Unicode Support
Author: Pierre Joye
Status: Under discussion
Unicode still remains one of the top requested features in PHP.
However as Rasmus and other stated earlier, it is not a trivial job. Some of the keys point we need to take care of are:
- UTF-8 storage
- UTF-8 support for almost (if not all) existing string APIs
- Performance
As of today, I did not find any library covering at least two of these key points.
Please keep in mind that I am by no mean a Unicode expert, and this summary is what I gather by reading the ICU and other projects documentation and discussions archives. Experiments still have to be done. However I rather prefer to discuss the options prior to go wild with an implementation (huge task, even for basic features coverage).

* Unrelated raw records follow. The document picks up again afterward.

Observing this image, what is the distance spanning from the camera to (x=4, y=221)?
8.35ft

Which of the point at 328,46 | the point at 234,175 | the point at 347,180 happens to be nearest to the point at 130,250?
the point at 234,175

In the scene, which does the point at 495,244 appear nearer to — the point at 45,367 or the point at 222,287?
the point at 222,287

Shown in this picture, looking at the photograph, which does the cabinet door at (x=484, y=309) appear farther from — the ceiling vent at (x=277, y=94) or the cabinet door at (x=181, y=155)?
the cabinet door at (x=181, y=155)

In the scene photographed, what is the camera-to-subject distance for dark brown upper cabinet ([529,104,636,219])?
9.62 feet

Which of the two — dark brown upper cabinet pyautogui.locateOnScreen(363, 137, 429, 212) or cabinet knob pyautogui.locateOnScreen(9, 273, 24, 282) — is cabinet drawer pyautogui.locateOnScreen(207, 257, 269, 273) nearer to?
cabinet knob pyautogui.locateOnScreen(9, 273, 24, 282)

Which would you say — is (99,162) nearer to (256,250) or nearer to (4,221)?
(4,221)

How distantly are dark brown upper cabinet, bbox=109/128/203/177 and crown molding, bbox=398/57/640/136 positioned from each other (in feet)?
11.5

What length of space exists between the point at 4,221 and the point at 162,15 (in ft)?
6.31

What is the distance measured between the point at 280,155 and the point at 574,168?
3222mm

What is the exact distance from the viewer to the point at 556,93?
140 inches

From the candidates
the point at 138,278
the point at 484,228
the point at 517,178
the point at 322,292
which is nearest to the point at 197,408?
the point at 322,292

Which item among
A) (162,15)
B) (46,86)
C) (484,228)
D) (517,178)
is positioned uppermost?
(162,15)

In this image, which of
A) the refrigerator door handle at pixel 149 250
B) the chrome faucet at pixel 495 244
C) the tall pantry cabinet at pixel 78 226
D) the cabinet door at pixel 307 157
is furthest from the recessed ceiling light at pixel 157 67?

If one of the following statement is wrong or not accurate, please fix it. I will keep a dedicated wiki page to summarize the discussions and options about unicode support.
ICU
U_CHARSET_IS_UTF8 allows to force ICU to use UTF-8 by default. It is a ICU compile time setting.It is is not possible to set it at PHP configure time. It means that users will have to create their own build. Alternatively we can bundle ICU but this will be awkward, a maintenance nightmare for both php and the distros.
Alternatively UText can be used to create UTF-8 string. APIs accepting UText allow almost everything we need. However the counterpart is that a UTF-8 UText is readonly. Any operation altering its content will require duplication, clones or conversions. That may kill all gains we got from using UTF-8 only.
The U_CHARSET_IS_UTF8 is very appealing but to bundle ICU is actually show stopper. Asking users to custom build ICU is not an option either. I do not know if the distros will be ready to provide two different builds of ICU either, it may add a lot of issues with all projects using ICU.
I have asked the ICU mailing list about this flag, here is an interesting first answer:
http://sourceforge.net/p/icu/mailman/message/32031609/
It sounds like this flag may be very useful for php after all.
Performance comparison using UTF-8 or UTF-16 with ICU:
UTF8proc
utf8proc is very attractive, small and relatively fast. I see it as a good starting point. However its features cover a very little part of what PHP needs.It is easy to bundle but will require a fork and a lot of work to add all missing features.
librope
Same comments than utf8proc, with even less features.
I would like to begin to discuss our option now already. I am not asking to get in all implementation details from a userland point of view (like u“some text” or addng new APIs or not) but only to see what we can do internally to work with UTF-8 string.